Par ailleurs, la réduction du temps de travail a conduit à introduire de nouveaux outils de gestion, notamment le compte épargne-temps, déjà mentionné, dont le format s’est adapté au fil du temps. Ce compte a été créé pour permettre aux agents de la fonction publique hospitalière d’y porter une partie des jours de congés annuels non pris, ainsi qu’une partie des jours accordés et non pris au titre de la réduction du temps de travail, et des heures supplémentaires non récupérées et non indemnisées. Il permet également au personnel médical, je viens de l’indiquer, d’y porter une partie des jours de congés ou de temps additionnel non pris dans l’année.
Il faut reconnaître que le personnel paramédical a peu recours à cet outil. Les bilans successifs de l’application des 35 heures ont montré la nécessité de revoir le dispositif d’accumulation des jours de congé et des jours de réduction du travail non consommés. D’où le décret du 6 décembre 2012, qui prévoit notamment qu’un maximum de dix jours peut-être intégré chaque année dans le compte épargne-temps, avec un plafond maximal de soixante jours, le compte épargne temps ayant une durée illimitée.
Aujourd’hui, quel constat pouvons-nous tirer ? L’instauration des 35 heures dans la fonction publique hospitalière est unanimement plébiscitée, quel que soit le personnel concerné : médical, paramédical ou administratif. Pour autant, on ne peut ignorer les tensions qui existent, en particulier au regard de l’intensification des rythmes de travail. Celle-ci relève de facteurs internes mais aussi externes à l’hôpital.
Parmi les causes endogènes, on peut citer la nécessité pour les personnels d’adapter en permanence leur travail aux progrès de la médecine et celle de s’adapter aux changements d’organisation du travail à l’hôpital, avec, par exemple, le développement de la chirurgie ambulatoire, de l’hôpital de jour ou de l’hôpital de semaine.

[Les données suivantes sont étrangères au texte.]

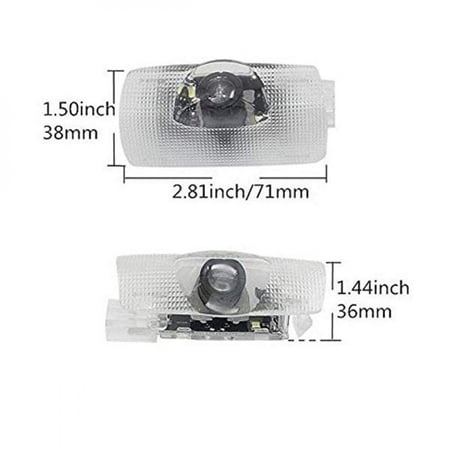 بروجكتر ابواب نيسان باترول على شكل سيارة 2021 - 2023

À cela s’ajoute la demande qui est faite à l’ensemble du personnel de travailler sur tous les postes de travail, le matin, l’après-midi et la nuit, ce qui auparavant était principalement réservé aux services de soins intensifs. Ce mode d’organisation du travail est favorable à la prise en charge du patient quand ses temps de vie sont différents, le matin, l’après-midi et la nuit, mais il entraîne une pénibilité accrue pour le personnel, puisque les postes de jours et de nuits étaient antérieurement dissociés.
Les causes de tension sont aussi externes à l’hôpital. En effet, si celui-ci sert ordinairement de recours en cas de défaillance du système de santé, il lui est difficile d’en absorber les conséquences en permanence.
Je prendrai le seul exemple de la permanence des soins. Le constat des difficultés d’organisation du système de santé libéral conduit à l’augmentation continue de la fréquentation des services d’urgence, qui, par ailleurs, connaissent en aval des difficultés à admettre les patients dans des services de plus en plus spécialisés.
Madame la ministre, vous travaillez bien sûr activement à trouver des solutions à ces problèmes, et en particulier à la réorganisation de la médecine des premiers recours. Vous avez notamment proposé qu’une personne régule les entrées dans les services selon l’urgence des situations.
Pour remédier aux tensions résultant des problèmes de disponibilité des personnels, il est important d’établir un diagnostic fin, entre, d’une part, le manque structurel de personnel hospitalier, conséquence de réorganisations lourdes – et il faut dire que, depuis dix ans, on a subi de telles réorganisations –, et, d’autre part, l’obligation d’assumer les dysfonctionnements de l’organisation de notre système de santé.
Au nom de mon groupe politique, je veux exprimer notre attachement à l’application des 35 heures dans la fonction publique hospitalière, sans néanmoins méconnaître les difficultés réelles qui découlent de leur mise en place.